O material atingiu primeiro instalações da própria Vale e da vizinha CSN, gerando prejuízos materiais significativos. Em seguida, propagou-se pelo rio Goiabeiras, passando por áreas urbanas de Congonhas, até alcançar o rio Maranhão e confluir com o Paraopeba.
A demora de aproximadamente dez horas para notificar as autoridades atrasou respostas da Defesa Civil, complicando esforços de contenção imediata e aumentando riscos para ecossistemas locais.

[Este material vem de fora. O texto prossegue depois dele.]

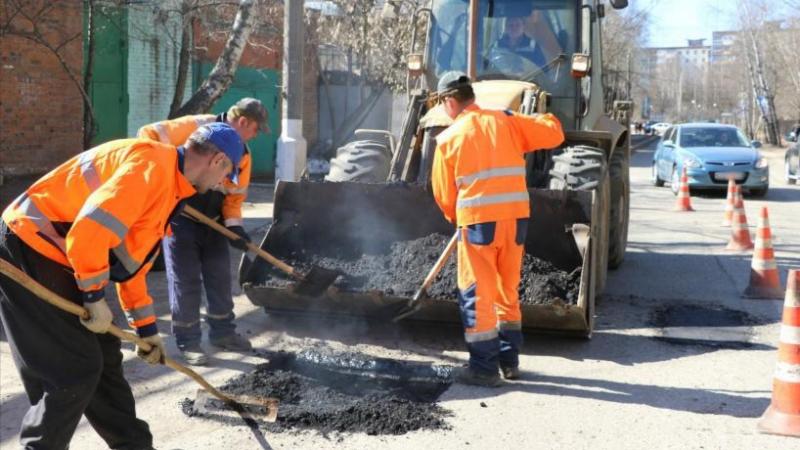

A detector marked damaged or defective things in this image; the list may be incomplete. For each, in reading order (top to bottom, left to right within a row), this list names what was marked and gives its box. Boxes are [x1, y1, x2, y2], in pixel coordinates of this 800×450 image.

pothole in road [648, 304, 760, 350]
pothole in road [183, 348, 456, 436]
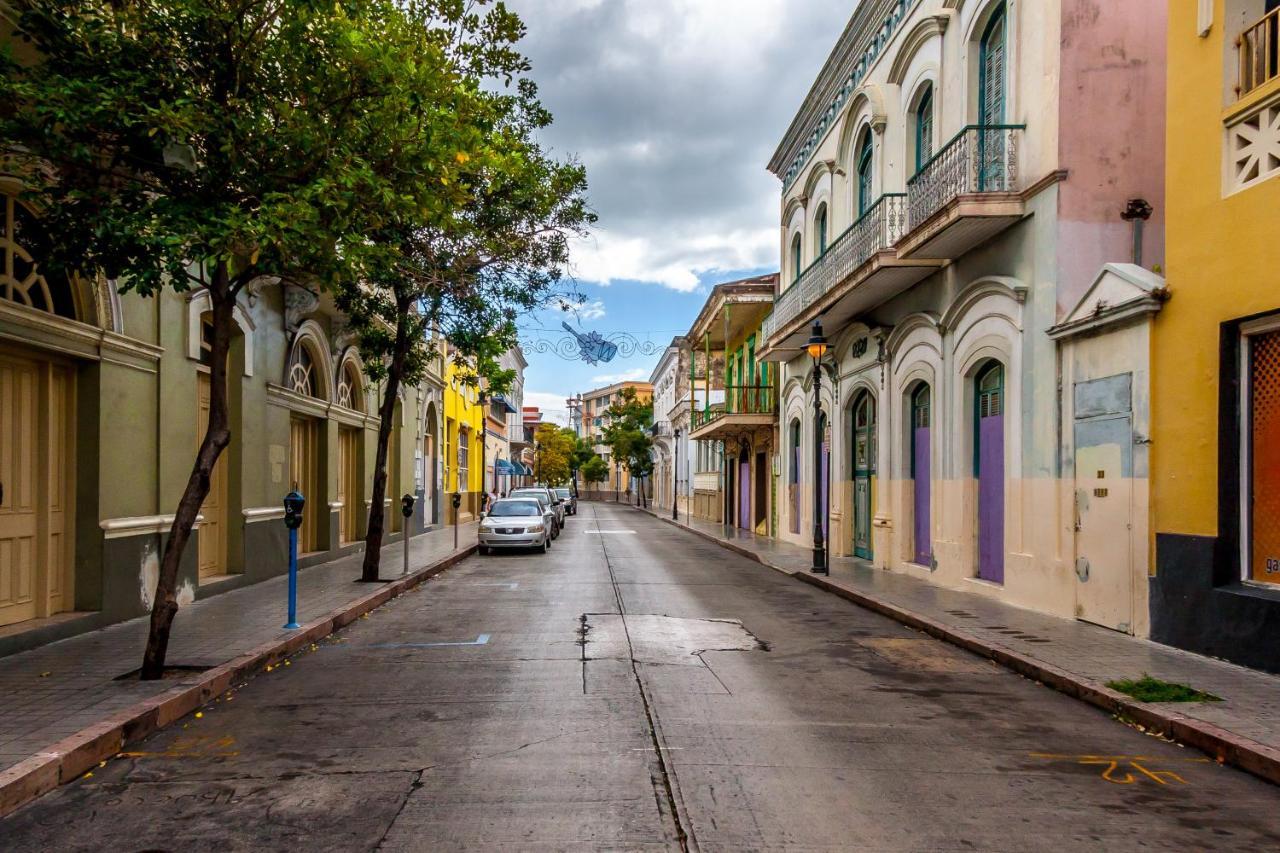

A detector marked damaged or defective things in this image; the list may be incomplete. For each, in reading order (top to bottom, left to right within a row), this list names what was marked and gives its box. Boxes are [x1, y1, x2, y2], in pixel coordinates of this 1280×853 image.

cracked pavement [2, 502, 1280, 845]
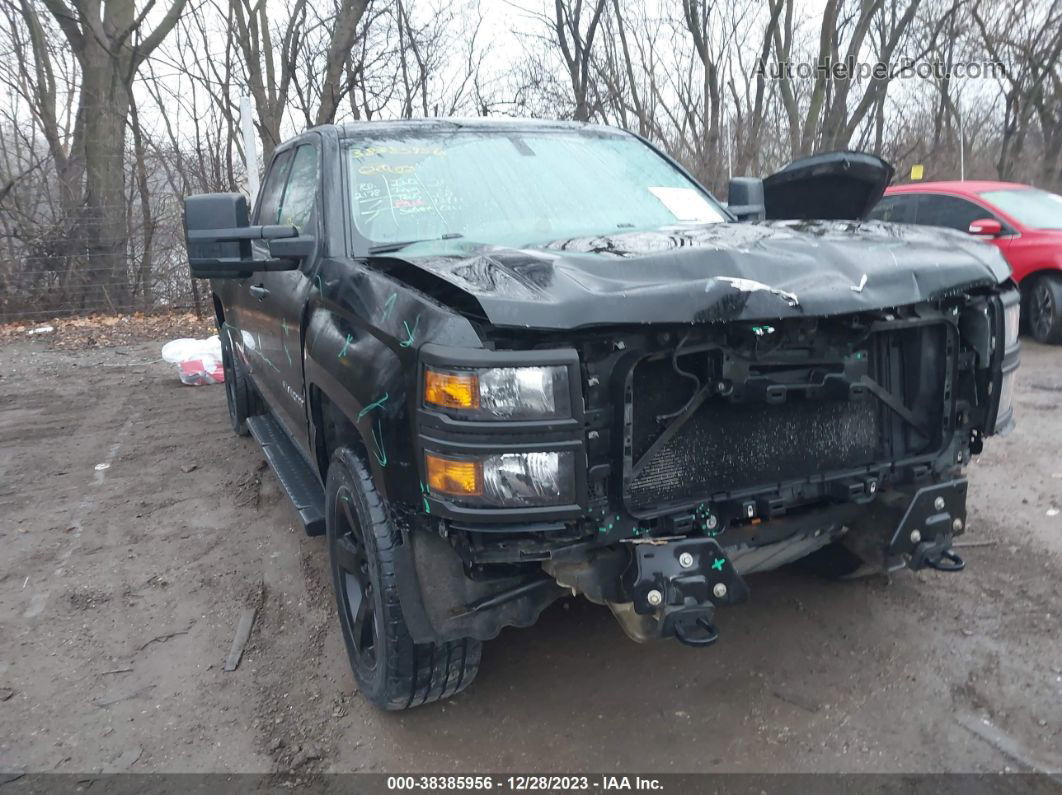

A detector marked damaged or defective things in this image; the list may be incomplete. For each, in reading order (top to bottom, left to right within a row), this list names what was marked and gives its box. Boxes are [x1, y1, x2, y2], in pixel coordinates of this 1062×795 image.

damaged black truck [185, 118, 1024, 708]
crumpled hood [390, 221, 1016, 330]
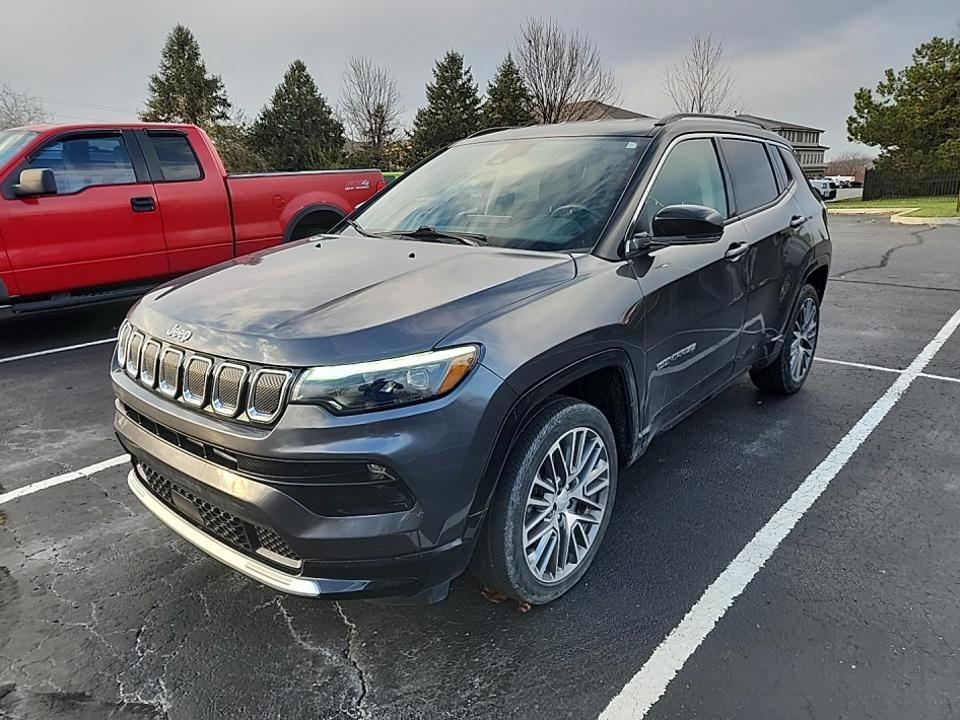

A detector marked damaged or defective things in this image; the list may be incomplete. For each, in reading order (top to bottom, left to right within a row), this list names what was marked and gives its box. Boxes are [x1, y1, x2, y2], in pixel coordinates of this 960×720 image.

cracked pavement [1, 217, 960, 716]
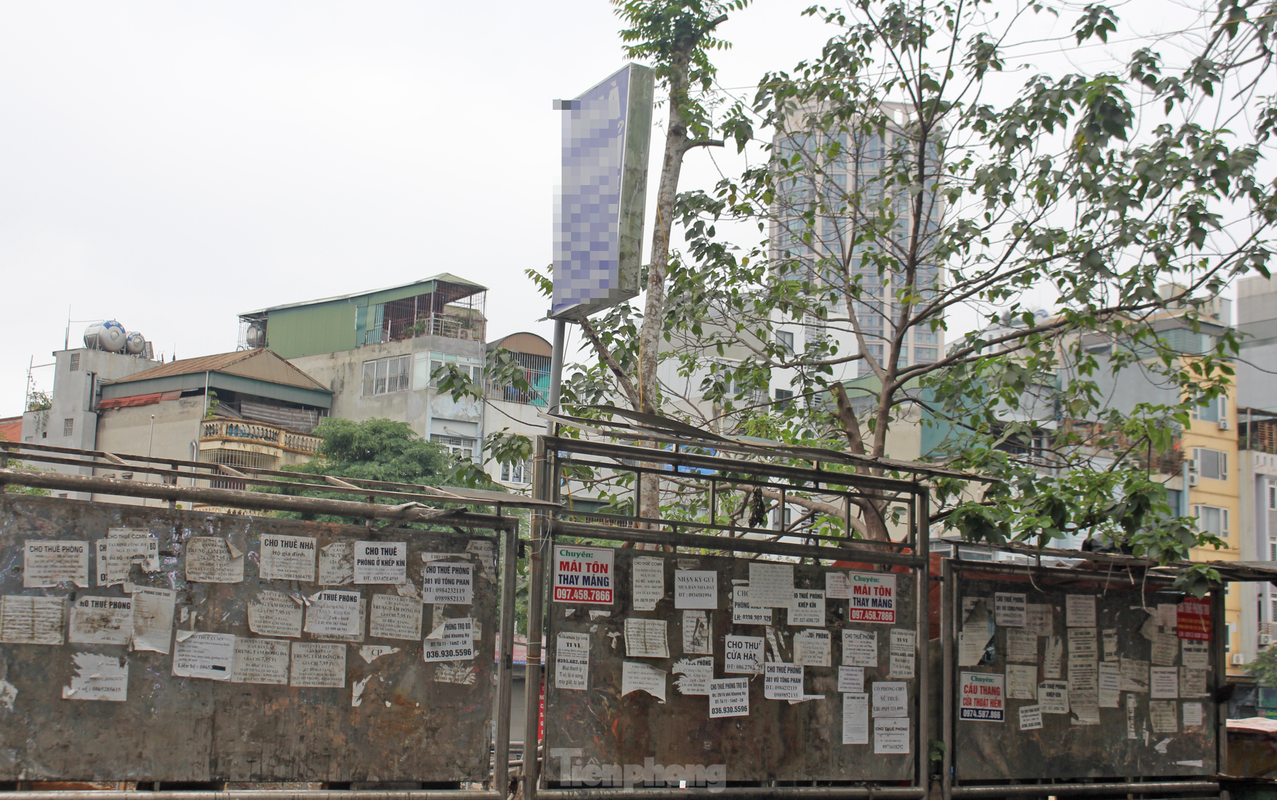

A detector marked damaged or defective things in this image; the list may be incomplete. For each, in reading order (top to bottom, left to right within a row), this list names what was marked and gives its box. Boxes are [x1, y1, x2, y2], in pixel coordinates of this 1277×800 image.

torn poster [0, 592, 65, 644]
torn poster [24, 540, 90, 584]
torn poster [62, 652, 127, 704]
torn poster [69, 596, 134, 648]
torn poster [95, 532, 160, 588]
torn poster [131, 584, 176, 652]
torn poster [172, 632, 238, 680]
torn poster [185, 536, 245, 580]
torn poster [232, 636, 290, 684]
torn poster [249, 592, 304, 640]
torn poster [255, 536, 316, 580]
torn poster [292, 636, 348, 688]
torn poster [320, 540, 356, 584]
torn poster [308, 588, 368, 636]
torn poster [352, 540, 408, 584]
torn poster [370, 592, 424, 644]
torn poster [424, 560, 476, 604]
torn poster [422, 620, 478, 664]
torn poster [556, 636, 592, 692]
torn poster [556, 548, 616, 604]
torn poster [632, 556, 664, 612]
torn poster [624, 664, 672, 700]
torn poster [628, 620, 676, 656]
torn poster [672, 572, 720, 608]
torn poster [676, 656, 716, 692]
torn poster [684, 612, 716, 656]
torn poster [712, 680, 752, 716]
torn poster [724, 636, 764, 672]
torn poster [736, 584, 776, 628]
torn poster [744, 564, 796, 608]
torn poster [764, 664, 804, 700]
torn poster [792, 592, 832, 628]
torn poster [796, 628, 836, 664]
torn poster [840, 664, 872, 692]
torn poster [844, 692, 876, 744]
torn poster [844, 628, 884, 664]
torn poster [848, 568, 900, 624]
torn poster [872, 680, 912, 720]
torn poster [876, 716, 916, 752]
torn poster [964, 672, 1004, 720]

Exigências da decisão judicial
A suspensão vigorará até que laudos técnicos independentes atestem a estabilidade total das estruturas do complexo. Caso descumpra a ordem, a Vale pagará multa diária de R$ 100 mil, com teto de R$ 10 milhões acumulados.
Entre as obrigações impostas, destaca-se a entrega de um Plano de Ações Emergenciais em até cinco dias. Isso inclui limpeza de entulhos, desobstrução de sumps e instalação de barreiras físicas para impedir fluxo de rejeitos ao córrego Água Santa.
Adicionalmente, um Plano de Monitoramento da Qualidade da Água deve ser submetido em dez dias ao Instituto Mineiro de Gestão das Águas (Igam), com análises contínuas em pontos estratégicos da bacia hidrográfica.
- Relatório detalhado em cinco dias sobre sumps, diques e pilhas de risco no complexo.
- Delimitação precisa das áreas contaminadas e inspeção de captações hídricas próximas.
- Bloqueio judicial de mais de R$ 1 bilhão para custear reparos ambientais, conforme MPF.
Riscos ao rio Paraopeba e legado de Brumadinho
O vazamento na Vale agrava preocupações com a bacia do rio Paraopeba, ainda em recuperação do desastre de Brumadinho, em 2019. Córregos afluentes como Água Santa registraram assoreamento severo, ameaçando biodiversidade aquática e suprimento de água potável.
Autoridades estaduais aplicaram autuação por poluição hídrica e paralisaram minas em Ouro Preto e Congonhas indefinidamente. Comitês intermunicipais visitam as áreas para quantificar sedimentos remanescentes e planejar ações de mitigação.
A Vale declarou ter contido o fluxo principal, sem registro de vítimas humanas, e iniciou recuperação de sedimentos. A empresa afirma que barragens permanecem estáveis, com monitoramento reforçado 24 horas.
Desdobramentos esperados e lições
Perícias técnicas avançam para esclarecer responsabilidades e causas profundas do vazamento na Vale. O acompanhamento rigoroso da qualidade da água evitará propagação de contaminantes rio abaixo, essencial para milhares de moradores ribeirinhos.
A interrupção afeta a extração de minério de ferro na região, mas privilegia salvaguardas ambientais. Retomada condiciona-se a aprovações de órgãos reguladores e cumprimento estrito das determinações judiciais.
Este caso evidencia fragilidades em gerenciamento de resíduos minerários, reacendendo discussões sobre normas ambientais mais rígidas. Fiscalização aprimorada e adoção de tecnologias preventivas tornam-se imperativos para o setor no Brasil.
Comunidades afetadas demandam transparência total nos relatórios e indenizações rápidas por danos materiais e morais. O episódio impulsiona revisões em licenças operacionais, visando prevenir repetições em complexos minerários sensíveis.
O vazamento na Vale serve como alerta para investimentos em infraestrutura resiliente contra eventos climáticos extremos, integrando sustentabilidade às operações da mineração moderna.